14 décembre 2011

Temps de lecture : 4 min

Dis Papa, c’est quoi cette télé connectée?

La TV connectée… Après le mobile, ce serait LA révolution de ces prochaines années. Mais de quoi parle-t-on précisément? Quelle réglementation pour ce secteur? Quels standards techniques? Avec quelles interfaces? Quelle place pour la création et la publicité?

C’est tambour battant que Thomas Valentin (Vice-Président du Directoire de M6), Philippe Citroën (DG Sony France) et Thierry Jadot (PDG de Starcom France) ont apporté leur vision de la TV connecté et répondu aux questions de la conférence «Petit Club» de Geneviève Petit le 13 décembre dernier.

Tout d’abord, Thomas Valentin a rappelé simplement ce qu’était la TV connectée: «c’est internet dans le poste de TV et inversement». Cette nouvelle donne semble évidente et amplifiée par les réseaux sociaux : « Nombreux sont ceux qui regardent la TV tout en surfant sur Twitter ou Facebook sur leur tablette ou leur mobile: par le biais de recommandations, de critiques sur les programmes ou par la présence des stars du petit écran sur ces réseaux… tout concourt à ce que la TV soit connectée», précise-t-il.
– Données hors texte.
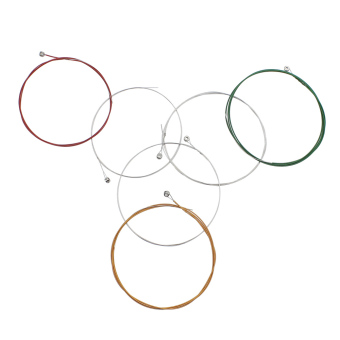 Colorful Steel Copper Alloy Wound 1st-6th (.009-.042) 6pcs Electric Guitar Strings String Set (Intl)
Selon lui, l’enjeu majeur de la télé connectée réside dans l’adoption d’une charte d’éthique commune à tous les acteurs qui vont vouloir être présent sur ce segment: «la TV connectée est un poste relié directement à Internet sans passer par un opérateur qui l’organise comme c’est le cas aujourd’hui. La TV connectée ouverte (et gratuite) rend accessible le Web dans son intégralité (donc sans contrôle). Comme en France le marché de la TV est très règlementé, il va y avoir un choc culturel (puisque la réglementation classique ne va pas s’appliquer) : le téléspectateur, devenu télénaute, va regarder internet dans son salon comme la TV. Demain, le filtre actuel de contrôle va sauter et cela pose de vraies questions».

«En France, l’audience «linéaire » de la télé a augmenté de 14% entre 2010 et 2011»

Réglementation du secteur, standard techniques, interfaces dédiées, fragmentation de l’audience, piratage, création de valeur (VOD, Replay, programmes interactifs, 2nd flux live, publicité ciblée…) sont parmi les préoccupations majeures des acteurs du secteur. «Aux Etats Unis par exemple, les 4 grands Networks ont perdu près de 50% de leur audience mais continuent à produire 95% des programmes : cette situation n’est pas tenable à terme. Il faut inventer de nouveaux modèles», ajoute Thomas Valentin.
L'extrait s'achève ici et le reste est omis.